-- Tareas del ejercicio --
a. Responde con datos del extracto:
(i) ¿En qué ciudad y en qué año se celebraron los Juegos Olímpicos de los que se habla?
(ii) ¿En qué prueba ganó Koubek el oro en 1934?
(iii) ¿De qué partido era miembro Wilhelm Knoll?
b. Copia el tramo del extracto desde "Nada de eso" hasta "caza de brujas?" y sustituye "rotundamente" por "tajantemente".

-- Extracto de origen --
▼
Nada de eso importó cuando se difundió el bulo, alentado por el gobierno de Giorgia Meloni, de que la boxeadora argelina era trans, y aunque el Comité Olímpico Internacional (COI) lo negó rotundamente, los ataques y el odio persistieron, apoyados en un test filtrado por la Asociación Internacional de Boxeo que señalaba que cuenta con cromosomas XY, los masculinos. Hay mujeres con cromosomas XY porque la biología es compleja pero nadie sabe con certeza si Khelif es intersexual; lo que sí se sabe es que es una mujer y que no es una mujer trans pero ¿cómo vamos a consentir que la verdad y la empatía nos arruine un buena caza de brujas?

¿Por qué se cuestiona no solo el sexo de las mujeres deportistas sino su aspecto y características físicas? Retrocedamos a los Juegos Olímpicos de Berlín, en 1936. Aquellos con Hitler en la grada y Jesse Owens en la pista. En Los otros atletas olímpicos: fascismo, homosexualidad y la creación de los deportes modernos, el periodista Michael Waters cuenta la historia de Zdeněk Koubek, una de las velocistas más famosas del deporte femenino europeo. Koubek nació en 1913 en lo que hoy es la República Checa y en 1934 ganó el oro en 800 metros lisos en los Juegos Mundiales Femeninos de Londres, pulverizando todos los récords. Koubek nunca se había sentido mujer y un año después de su triunfo, sorprendió al mundo deportivo al anunciar que estaba en un proceso de transición, que iba a someterse a operaciones quirúrgicas para ser un hombre y que a partir de entonces solo competiría con otros hombres. La reacción popular y mediática fue en gran medida positiva y curiosa, pero Wilhelm Knoll no fue tan tolerante. Director de la Federación Internacional de Medicina Deportiva, un influyente grupo de médicos deportivos que asesoraba al COI y a la Federación Internacional de Atletismo Amateur (IAAF), la organización que establecía las reglas internacionales del atletismo. Knoll también era miembro del Partido Nazi y sus opiniones sobre el deporte iban de la mano de su fascismo: quería eliminar a los “elementos inadecuados” de los deportes y cuando leyó las noticias sobre la inminente transición de Koubek, tuvo la reacción que era de esperar en un nazi.
▲
-- Datos extraídos --
▼
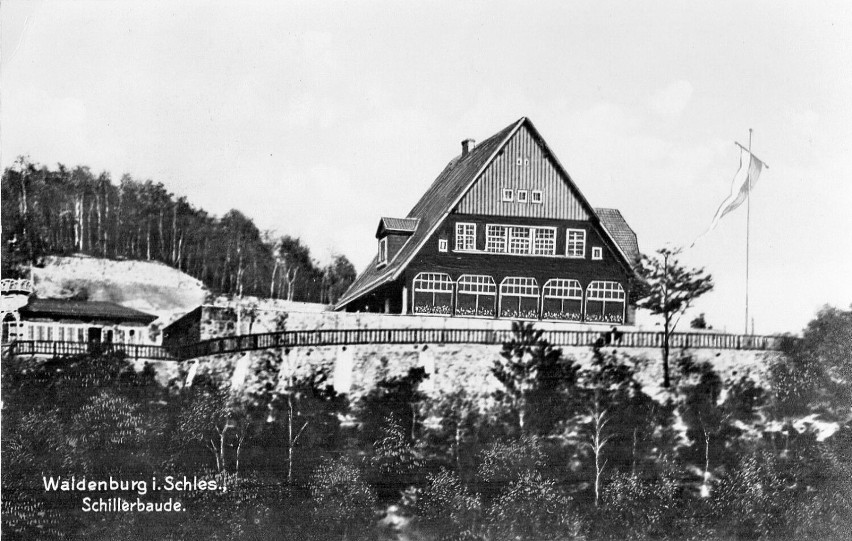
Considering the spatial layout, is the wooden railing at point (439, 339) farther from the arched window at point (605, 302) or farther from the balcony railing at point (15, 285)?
the balcony railing at point (15, 285)

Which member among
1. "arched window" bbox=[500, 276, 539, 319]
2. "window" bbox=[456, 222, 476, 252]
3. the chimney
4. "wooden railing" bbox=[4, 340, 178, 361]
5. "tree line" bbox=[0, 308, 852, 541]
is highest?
the chimney

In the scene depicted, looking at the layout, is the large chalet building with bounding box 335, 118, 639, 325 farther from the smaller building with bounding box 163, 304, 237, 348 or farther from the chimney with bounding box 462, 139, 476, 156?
the smaller building with bounding box 163, 304, 237, 348

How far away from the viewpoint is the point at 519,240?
886 centimetres

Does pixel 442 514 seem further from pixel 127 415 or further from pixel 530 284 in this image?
pixel 127 415

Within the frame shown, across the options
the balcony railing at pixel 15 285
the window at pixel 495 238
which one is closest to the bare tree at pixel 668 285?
the window at pixel 495 238

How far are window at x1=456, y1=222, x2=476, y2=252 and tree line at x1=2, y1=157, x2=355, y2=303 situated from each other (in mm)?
1019

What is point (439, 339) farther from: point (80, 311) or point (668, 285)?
point (80, 311)

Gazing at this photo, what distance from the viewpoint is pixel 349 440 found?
28.0 feet

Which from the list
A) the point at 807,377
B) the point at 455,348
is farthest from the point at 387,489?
the point at 807,377

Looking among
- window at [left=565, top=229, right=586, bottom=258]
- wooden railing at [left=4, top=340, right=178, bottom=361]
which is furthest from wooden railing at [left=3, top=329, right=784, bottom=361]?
window at [left=565, top=229, right=586, bottom=258]

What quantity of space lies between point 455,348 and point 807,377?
132 inches

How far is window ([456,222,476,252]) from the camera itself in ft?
28.9

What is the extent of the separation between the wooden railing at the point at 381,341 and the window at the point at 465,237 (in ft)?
2.44

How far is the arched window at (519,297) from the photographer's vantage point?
8820 millimetres
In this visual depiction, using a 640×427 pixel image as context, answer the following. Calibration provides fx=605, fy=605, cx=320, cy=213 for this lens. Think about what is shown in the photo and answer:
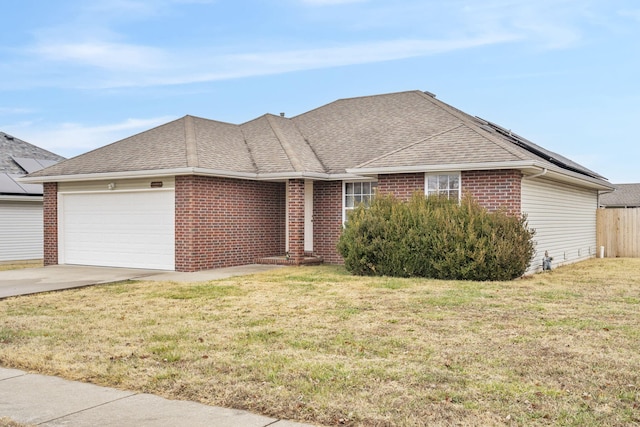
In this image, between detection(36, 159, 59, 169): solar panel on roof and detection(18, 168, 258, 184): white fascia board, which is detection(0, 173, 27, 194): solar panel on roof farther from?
detection(18, 168, 258, 184): white fascia board

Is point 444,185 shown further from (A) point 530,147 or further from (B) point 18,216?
(B) point 18,216

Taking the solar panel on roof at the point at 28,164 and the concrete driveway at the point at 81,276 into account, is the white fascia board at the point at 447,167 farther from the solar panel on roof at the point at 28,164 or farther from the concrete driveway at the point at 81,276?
the solar panel on roof at the point at 28,164

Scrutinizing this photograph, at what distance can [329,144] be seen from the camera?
2003 centimetres

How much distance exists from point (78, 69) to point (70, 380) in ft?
47.4

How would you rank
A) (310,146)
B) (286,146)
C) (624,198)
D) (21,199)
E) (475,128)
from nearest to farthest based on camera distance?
(475,128) → (286,146) → (310,146) → (21,199) → (624,198)

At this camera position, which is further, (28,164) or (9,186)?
(28,164)

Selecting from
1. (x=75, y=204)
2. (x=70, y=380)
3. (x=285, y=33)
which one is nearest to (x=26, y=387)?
(x=70, y=380)

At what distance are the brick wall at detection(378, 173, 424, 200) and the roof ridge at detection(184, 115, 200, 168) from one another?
5005 mm

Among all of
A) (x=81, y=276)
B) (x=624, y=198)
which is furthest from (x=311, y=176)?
(x=624, y=198)

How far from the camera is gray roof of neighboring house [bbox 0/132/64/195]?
23.4 meters

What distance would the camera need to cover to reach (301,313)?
9445 mm

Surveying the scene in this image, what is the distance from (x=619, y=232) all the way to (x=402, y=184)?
40.6 feet

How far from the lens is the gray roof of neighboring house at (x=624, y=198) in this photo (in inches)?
1949

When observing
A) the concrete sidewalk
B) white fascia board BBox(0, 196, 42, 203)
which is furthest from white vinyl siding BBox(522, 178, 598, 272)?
white fascia board BBox(0, 196, 42, 203)
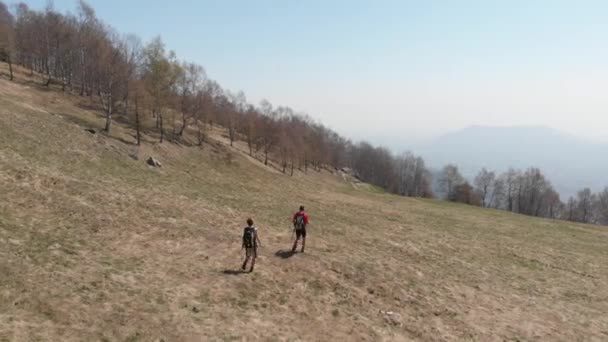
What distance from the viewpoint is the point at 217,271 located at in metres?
17.6

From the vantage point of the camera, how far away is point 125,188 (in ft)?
91.7

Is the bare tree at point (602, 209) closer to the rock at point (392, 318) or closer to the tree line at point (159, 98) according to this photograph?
the tree line at point (159, 98)

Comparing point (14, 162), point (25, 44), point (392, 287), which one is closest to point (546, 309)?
point (392, 287)

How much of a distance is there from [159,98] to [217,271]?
4261 cm

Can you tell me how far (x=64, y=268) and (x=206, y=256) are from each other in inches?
251

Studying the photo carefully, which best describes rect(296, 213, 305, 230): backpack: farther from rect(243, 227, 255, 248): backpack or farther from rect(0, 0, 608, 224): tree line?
rect(0, 0, 608, 224): tree line

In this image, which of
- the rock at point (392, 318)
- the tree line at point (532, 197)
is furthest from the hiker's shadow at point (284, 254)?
the tree line at point (532, 197)

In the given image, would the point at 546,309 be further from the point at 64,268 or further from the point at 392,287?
the point at 64,268

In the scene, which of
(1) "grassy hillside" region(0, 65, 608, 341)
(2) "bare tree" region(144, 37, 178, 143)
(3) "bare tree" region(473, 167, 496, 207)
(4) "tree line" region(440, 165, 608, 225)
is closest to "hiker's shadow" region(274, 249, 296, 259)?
(1) "grassy hillside" region(0, 65, 608, 341)

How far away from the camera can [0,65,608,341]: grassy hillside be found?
1295 centimetres

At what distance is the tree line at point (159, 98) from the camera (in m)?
53.8

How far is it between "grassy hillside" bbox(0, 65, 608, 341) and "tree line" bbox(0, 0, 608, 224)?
686 inches

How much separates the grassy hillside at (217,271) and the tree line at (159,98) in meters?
17.4

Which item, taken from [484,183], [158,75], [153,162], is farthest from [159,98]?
[484,183]
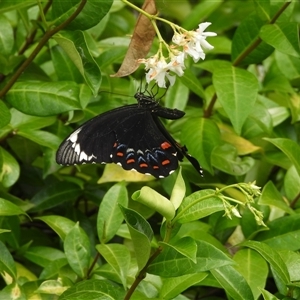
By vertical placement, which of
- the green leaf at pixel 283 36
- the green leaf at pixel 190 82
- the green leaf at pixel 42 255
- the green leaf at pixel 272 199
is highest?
the green leaf at pixel 283 36

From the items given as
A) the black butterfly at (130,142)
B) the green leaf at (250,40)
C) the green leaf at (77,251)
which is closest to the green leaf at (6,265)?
the green leaf at (77,251)

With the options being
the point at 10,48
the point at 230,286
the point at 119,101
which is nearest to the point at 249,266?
the point at 230,286

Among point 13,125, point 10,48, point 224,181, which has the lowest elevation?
point 224,181

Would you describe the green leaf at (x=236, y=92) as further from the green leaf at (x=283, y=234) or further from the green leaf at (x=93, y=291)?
the green leaf at (x=93, y=291)

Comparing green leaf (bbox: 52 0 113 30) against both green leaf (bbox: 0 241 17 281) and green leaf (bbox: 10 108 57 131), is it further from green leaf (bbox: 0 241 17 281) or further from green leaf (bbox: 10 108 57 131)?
green leaf (bbox: 0 241 17 281)

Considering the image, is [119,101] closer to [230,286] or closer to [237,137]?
[237,137]

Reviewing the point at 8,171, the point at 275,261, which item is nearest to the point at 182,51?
the point at 275,261

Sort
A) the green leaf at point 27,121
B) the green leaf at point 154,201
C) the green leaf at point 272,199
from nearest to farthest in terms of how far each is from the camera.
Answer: the green leaf at point 154,201 → the green leaf at point 272,199 → the green leaf at point 27,121

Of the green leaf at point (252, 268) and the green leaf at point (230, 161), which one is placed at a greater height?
the green leaf at point (230, 161)
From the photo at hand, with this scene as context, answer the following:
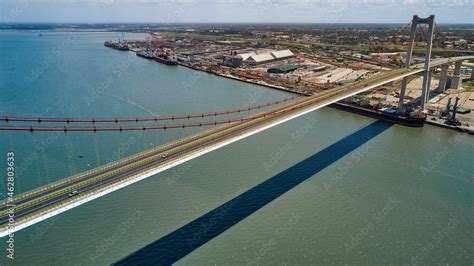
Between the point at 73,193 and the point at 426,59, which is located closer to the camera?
the point at 73,193

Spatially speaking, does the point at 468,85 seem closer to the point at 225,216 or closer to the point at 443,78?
the point at 443,78

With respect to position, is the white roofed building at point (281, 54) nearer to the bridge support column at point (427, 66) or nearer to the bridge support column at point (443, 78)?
the bridge support column at point (443, 78)

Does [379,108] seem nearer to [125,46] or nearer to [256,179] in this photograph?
[256,179]

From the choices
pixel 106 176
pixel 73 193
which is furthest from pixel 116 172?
pixel 73 193

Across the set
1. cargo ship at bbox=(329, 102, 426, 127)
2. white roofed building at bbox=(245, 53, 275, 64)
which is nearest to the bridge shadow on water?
cargo ship at bbox=(329, 102, 426, 127)

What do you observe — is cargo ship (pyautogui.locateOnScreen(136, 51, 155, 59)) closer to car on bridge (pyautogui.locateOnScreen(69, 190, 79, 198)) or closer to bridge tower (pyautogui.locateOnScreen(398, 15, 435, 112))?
bridge tower (pyautogui.locateOnScreen(398, 15, 435, 112))

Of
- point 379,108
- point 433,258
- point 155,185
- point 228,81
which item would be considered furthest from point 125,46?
point 433,258

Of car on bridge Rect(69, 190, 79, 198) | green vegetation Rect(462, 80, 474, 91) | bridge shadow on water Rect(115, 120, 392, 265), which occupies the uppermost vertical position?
green vegetation Rect(462, 80, 474, 91)
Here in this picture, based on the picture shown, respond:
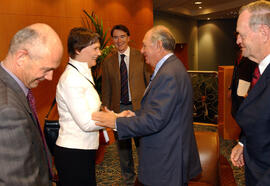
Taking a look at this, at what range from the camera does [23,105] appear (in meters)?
1.13

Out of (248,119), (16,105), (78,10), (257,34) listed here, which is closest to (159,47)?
(257,34)

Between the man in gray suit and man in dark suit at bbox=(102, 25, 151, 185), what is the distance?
191 centimetres

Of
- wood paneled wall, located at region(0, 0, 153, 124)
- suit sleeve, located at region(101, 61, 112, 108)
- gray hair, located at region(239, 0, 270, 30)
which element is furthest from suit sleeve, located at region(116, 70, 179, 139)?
suit sleeve, located at region(101, 61, 112, 108)

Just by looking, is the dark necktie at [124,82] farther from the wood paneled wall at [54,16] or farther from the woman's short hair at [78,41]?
the woman's short hair at [78,41]

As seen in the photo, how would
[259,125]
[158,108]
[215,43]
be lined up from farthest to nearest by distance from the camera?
[215,43] < [158,108] < [259,125]

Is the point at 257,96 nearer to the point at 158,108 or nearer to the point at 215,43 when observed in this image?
the point at 158,108

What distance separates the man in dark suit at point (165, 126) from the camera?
1.86 m

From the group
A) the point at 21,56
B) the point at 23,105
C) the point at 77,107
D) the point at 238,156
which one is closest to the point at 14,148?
the point at 23,105

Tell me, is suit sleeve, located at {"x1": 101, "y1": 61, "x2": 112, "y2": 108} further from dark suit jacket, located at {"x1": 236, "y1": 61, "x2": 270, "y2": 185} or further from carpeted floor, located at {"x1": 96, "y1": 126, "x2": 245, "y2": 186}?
dark suit jacket, located at {"x1": 236, "y1": 61, "x2": 270, "y2": 185}

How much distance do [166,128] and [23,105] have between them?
1.09 metres

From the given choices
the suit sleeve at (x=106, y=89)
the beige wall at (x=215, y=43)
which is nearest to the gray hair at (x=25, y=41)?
the suit sleeve at (x=106, y=89)

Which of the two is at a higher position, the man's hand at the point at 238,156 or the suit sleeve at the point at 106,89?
the suit sleeve at the point at 106,89

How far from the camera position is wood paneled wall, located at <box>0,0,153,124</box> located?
157 inches

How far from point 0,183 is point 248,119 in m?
1.29
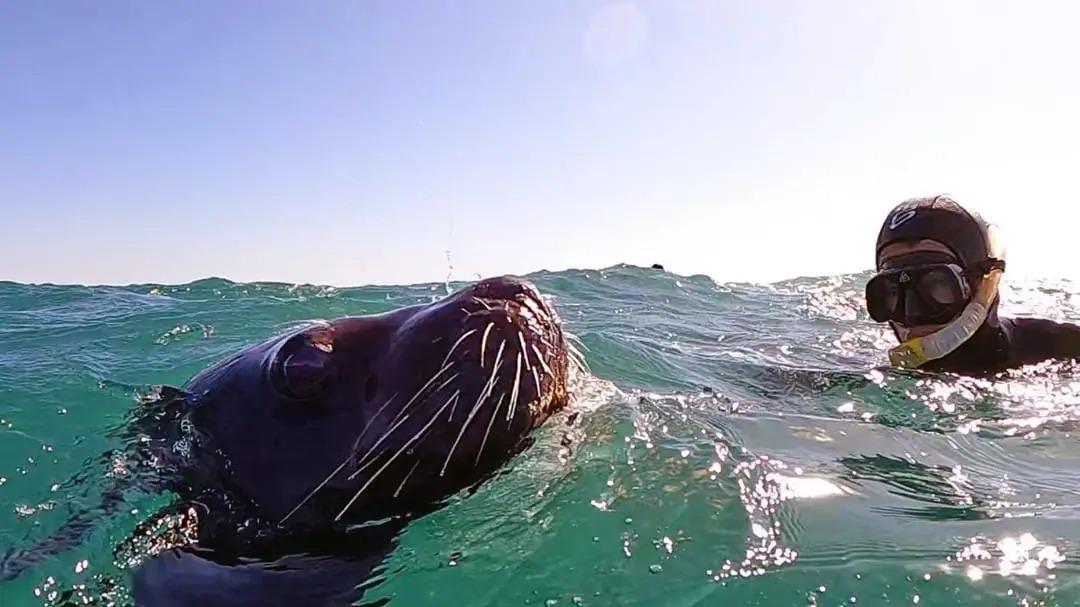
▲
-- Respuestas --
a.
(i) En Berlín, en 1936.
(ii) En los 800 metros lisos.
(iii) Del Partido Nazi.

b.
Nada de eso importó cuando se difundió el bulo, alentado por el gobierno de Giorgia Meloni, de que la boxeadora argelina era trans, y aunque el Comité Olímpico Internacional (COI) lo negó tajantemente, los ataques y el odio persistieron, apoyados en un test filtrado por la Asociación Internacional de Boxeo que señalaba que cuenta con cromosomas XY, los masculinos. Hay mujeres con cromosomas XY porque la biología es compleja pero nadie sabe con certeza si Khelif es intersexual; lo que sí se sabe es que es una mujer y que no es una mujer trans pero ¿cómo vamos a consentir que la verdad y la empatía nos arruine un buena caza de brujas?